:: Text ::
::::

Haus der Presse (Dresden)
Das Haus der Presse ist ein Hochhaus an der Ostra-Allee 20 in Dresden, das 1966 als „bestes Bauwerk der Stadt Dresden“ mit einem Architekturpreis ausgezeichnet wurde. Es symbolisiert den architektonischen Übergang von der Nationalen Bautradition zum Internationalen Stil.
Vorgeschichte
Das Areal der Wilsdruffer Vorstadt zwischen Elbufer und Ostra-Allee gehörte bis zur Zerstörung während der Luftangriffe auf Dresden 1945 zu den am dichtest bebauten Stadtteilen der Dresdner Innenstadt und war durch eine Mischung von Gewerbe- und Wohngebäuden geprägt. Die gewerblichen Ansiedlungen gehörten zum Teil durch ihre Lage am Weißeritzmühlgraben in ihrem Kern zu den ältesten Gewerbebetrieben Dresdens. Nach der Zerstörung wurde das Areal Anfang der 1950er Jahre großflächig beräumt.

::::

:: Aufgabe 1 ::
Schreibe den Text über das Haus der Presse vollständig und ohne jede Änderung ab.
Der Text und die Datensätze haben unterschiedliche Quellen.

::::

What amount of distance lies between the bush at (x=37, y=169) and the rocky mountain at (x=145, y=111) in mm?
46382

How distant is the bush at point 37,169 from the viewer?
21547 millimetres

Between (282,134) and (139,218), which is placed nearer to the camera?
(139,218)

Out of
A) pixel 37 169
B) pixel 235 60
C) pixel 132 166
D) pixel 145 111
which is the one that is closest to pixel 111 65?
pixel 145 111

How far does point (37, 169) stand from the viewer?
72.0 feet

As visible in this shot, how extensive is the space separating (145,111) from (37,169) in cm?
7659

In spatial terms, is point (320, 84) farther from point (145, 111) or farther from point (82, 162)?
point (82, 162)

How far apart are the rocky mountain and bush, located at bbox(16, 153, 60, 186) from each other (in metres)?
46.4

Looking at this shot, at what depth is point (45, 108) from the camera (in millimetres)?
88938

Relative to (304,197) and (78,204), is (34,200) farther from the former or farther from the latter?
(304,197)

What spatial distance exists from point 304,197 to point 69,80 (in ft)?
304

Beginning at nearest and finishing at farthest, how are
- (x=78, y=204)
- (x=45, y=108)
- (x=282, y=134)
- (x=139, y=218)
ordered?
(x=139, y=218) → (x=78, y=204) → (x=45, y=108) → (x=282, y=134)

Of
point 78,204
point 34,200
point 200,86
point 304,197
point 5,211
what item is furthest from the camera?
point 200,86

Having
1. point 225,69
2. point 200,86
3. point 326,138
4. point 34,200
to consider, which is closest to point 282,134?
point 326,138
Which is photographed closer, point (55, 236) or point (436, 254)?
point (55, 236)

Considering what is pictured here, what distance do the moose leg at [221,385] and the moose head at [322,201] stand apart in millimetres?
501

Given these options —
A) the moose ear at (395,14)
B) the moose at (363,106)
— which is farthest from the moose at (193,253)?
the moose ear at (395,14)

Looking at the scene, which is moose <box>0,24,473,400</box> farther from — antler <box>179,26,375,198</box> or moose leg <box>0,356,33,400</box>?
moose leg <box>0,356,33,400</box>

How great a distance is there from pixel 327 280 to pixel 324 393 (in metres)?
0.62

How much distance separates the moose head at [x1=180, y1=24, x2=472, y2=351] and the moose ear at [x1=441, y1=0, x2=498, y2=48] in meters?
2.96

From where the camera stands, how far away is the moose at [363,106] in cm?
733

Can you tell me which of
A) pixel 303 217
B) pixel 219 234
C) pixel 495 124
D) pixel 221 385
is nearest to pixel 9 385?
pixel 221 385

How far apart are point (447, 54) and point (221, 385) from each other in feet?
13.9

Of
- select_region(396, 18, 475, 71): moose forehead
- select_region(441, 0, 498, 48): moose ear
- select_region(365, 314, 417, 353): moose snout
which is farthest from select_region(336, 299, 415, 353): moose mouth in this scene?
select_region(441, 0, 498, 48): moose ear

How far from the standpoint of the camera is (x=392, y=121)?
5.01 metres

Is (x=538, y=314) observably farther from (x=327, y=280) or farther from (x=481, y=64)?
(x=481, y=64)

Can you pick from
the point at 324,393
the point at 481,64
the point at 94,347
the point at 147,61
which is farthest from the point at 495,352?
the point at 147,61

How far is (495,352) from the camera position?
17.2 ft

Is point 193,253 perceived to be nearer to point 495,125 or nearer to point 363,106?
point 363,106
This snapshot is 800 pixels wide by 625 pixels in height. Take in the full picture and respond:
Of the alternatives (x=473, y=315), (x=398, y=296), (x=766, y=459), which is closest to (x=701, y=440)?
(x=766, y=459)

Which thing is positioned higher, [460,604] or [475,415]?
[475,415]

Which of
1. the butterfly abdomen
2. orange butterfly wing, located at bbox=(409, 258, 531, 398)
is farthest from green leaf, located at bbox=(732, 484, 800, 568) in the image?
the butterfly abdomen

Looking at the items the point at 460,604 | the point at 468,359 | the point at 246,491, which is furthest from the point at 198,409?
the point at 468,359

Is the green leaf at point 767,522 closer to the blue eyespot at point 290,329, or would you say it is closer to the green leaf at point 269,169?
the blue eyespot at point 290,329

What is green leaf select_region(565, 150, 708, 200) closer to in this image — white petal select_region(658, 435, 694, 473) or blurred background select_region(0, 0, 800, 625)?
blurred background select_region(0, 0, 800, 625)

::::

:: Aufgabe 2 ::
Wähle aus den Datensätzen jede Zeile aus, in der die Zeichenfolge „closer“ vorkommt. Groß- und Kleinschreibung sind dabei zu beachten.

:: Ergebnis 1 ::
Haus der Presse (Dresden)
Das Haus der Presse ist ein Hochhaus an der Ostra-Allee 20 in Dresden, das 1966 als „bestes Bauwerk der Stadt Dresden“ mit einem Architekturpreis ausgezeichnet wurde. Es symbolisiert den architektonischen Übergang von der Nationalen Bautradition zum Internationalen Stil.
Vorgeschichte
Das Areal der Wilsdruffer Vorstadt zwischen Elbufer und Ostra-Allee gehörte bis zur Zerstörung während der Luftangriffe auf Dresden 1945 zu den am dichtest bebauten Stadtteilen der Dresdner Innenstadt und war durch eine Mischung von Gewerbe- und Wohngebäuden geprägt. Die gewerblichen Ansiedlungen gehörten zum Teil durch ihre Lage am Weißeritzmühlgraben in ihrem Kern zu den ältesten Gewerbebetrieben Dresdens. Nach der Zerstörung wurde das Areal Anfang der 1950er Jahre großflächig beräumt.

:: Ergebnis 2 ::
Which is photographed closer, point (55, 236) or point (436, 254)?
Is the green leaf at point 767,522 closer to the blue eyespot at point 290,329, or would you say it is closer to the green leaf at point 269,169?
What is green leaf select_region(565, 150, 708, 200) closer to in this image — white petal select_region(658, 435, 694, 473) or blurred background select_region(0, 0, 800, 625)?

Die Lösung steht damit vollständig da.